Any ideas or tips would help. Thank you

Best Answer

  • MarkSnodgrass
    Answer ✓

    It's very unclear as to how you can map the old user id to the new user id based on the way you are describing it. I would suggest you upload a spreadsheet that has two columns, old user id and new user id that serves as a lookup table. You can then create an ETL that has 3 input datasets: old id table, new id table, and the lookup table spreadsheet. You can then perform a join from your old id table to your lookup table and then join this to your new id table. Finally, you can use the group by tile to eliminate duplicates by doing a count on your new id names.

    **Check out my Domo Tips & Tricks Videos

    **Make sure to <3 any users posts that helped you.
    **Please mark as accepted the ones who solved your issue.

Answers

  • You can use a formula tile to populate a new user id column in your old dataset by just appending the @email.com with a CONCAT formula:

    CONCAT(`Old User Name`, '@email.com')
    

    Then you can use that new field to join to your new dataset and get similar records.

    **Was this post helpful? Click Agree or Like below**
    **Did this solve your problem? Accept it as a solution!**
  • @GrantSmith Thanks for the response

    One thing I forgot to add is, there are some users with multiple username to their email, but after migration if a user has more than one username to their email, their usage will be aggregated to their email . so the above might not work in that case.

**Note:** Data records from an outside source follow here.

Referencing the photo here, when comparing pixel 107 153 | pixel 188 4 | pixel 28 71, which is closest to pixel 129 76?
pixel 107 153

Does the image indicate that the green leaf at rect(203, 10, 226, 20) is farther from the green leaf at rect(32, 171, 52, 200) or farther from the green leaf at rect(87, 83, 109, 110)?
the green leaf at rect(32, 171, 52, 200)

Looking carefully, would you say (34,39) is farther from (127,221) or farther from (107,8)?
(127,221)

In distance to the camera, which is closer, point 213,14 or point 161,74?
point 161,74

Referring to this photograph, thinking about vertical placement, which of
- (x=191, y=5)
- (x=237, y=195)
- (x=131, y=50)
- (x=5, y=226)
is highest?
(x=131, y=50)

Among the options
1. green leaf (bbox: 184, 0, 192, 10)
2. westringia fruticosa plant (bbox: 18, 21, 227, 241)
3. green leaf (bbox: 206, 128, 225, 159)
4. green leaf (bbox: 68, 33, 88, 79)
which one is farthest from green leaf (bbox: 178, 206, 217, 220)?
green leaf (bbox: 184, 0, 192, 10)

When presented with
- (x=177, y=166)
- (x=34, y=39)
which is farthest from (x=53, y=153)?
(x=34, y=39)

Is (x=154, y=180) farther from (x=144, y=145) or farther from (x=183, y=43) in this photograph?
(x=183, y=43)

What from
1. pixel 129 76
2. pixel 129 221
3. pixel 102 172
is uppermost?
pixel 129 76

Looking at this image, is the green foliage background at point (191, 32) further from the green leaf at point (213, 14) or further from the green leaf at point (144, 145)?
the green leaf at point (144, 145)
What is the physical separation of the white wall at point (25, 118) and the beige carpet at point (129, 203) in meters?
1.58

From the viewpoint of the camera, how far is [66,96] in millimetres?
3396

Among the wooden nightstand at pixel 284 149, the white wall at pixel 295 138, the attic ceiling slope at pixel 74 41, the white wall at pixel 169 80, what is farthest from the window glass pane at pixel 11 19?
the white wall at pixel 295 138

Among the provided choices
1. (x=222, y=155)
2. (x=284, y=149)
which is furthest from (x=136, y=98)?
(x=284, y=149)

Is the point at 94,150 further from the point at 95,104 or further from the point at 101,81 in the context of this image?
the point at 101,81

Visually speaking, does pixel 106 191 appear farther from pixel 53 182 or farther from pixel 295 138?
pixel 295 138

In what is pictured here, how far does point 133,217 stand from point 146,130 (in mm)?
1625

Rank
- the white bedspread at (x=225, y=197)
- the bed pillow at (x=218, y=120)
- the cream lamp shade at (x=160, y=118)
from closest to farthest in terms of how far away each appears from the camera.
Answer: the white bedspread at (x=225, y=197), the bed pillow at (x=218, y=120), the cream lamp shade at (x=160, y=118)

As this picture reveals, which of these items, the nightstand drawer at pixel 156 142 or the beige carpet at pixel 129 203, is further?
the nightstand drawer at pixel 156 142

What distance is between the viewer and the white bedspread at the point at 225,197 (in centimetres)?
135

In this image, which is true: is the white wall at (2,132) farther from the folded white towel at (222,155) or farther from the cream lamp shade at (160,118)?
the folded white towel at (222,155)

  • Hi @Pellogat, in the case of multiple usernames for any email, does it work to just include the latest username to email?

  • @Pellogat

    Does you old system have an email address associated with the usernames or do you only have the usernames?

    How can you determine in the old system if a user has multiple usernames / accounts?

    **Was this post helpful? Click Agree or Like below**
    **Did this solve your problem? Accept it as a solution!**
  • MarkSnodgrass
    Answer ✓

    It's very unclear as to how you can map the old user id to the new user id based on the way you are describing it. I would suggest you upload a spreadsheet that has two columns, old user id and new user id that serves as a lookup table. You can then create an ETL that has 3 input datasets: old id table, new id table, and the lookup table spreadsheet. You can then perform a join from your old id table to your lookup table and then join this to your new id table. Finally, you can use the group by tile to eliminate duplicates by doing a count on your new id names.

    **Check out my Domo Tips & Tricks Videos

    **Make sure to <3 any users posts that helped you.
    **Please mark as accepted the ones who solved your issue.
  • I agree with Mark's solution, and would add that in your grouping, you need to be cognizant of any other attributes you are capturing. For example, if there are multiple user names associated with an email address, what is different between them? Are their position, department, manager, etc., included in with the user name data? Do you want to incorporate any of that or just take the new info from the email user name? If you are just needing to do simple mapping, Mark's solution will make it a piece of cake!

    DataMaven
    Breaking Down Silos - Building Bridges
    **Say "Thanks" by clicking a reaction in the post that helped you.
    **Please mark the post that solves your problem by clicking on "Accept as Solution"
  • @Pellogat any chance you could show an example with your ideal inputs / outputs? Have any of the previous posters answered your question?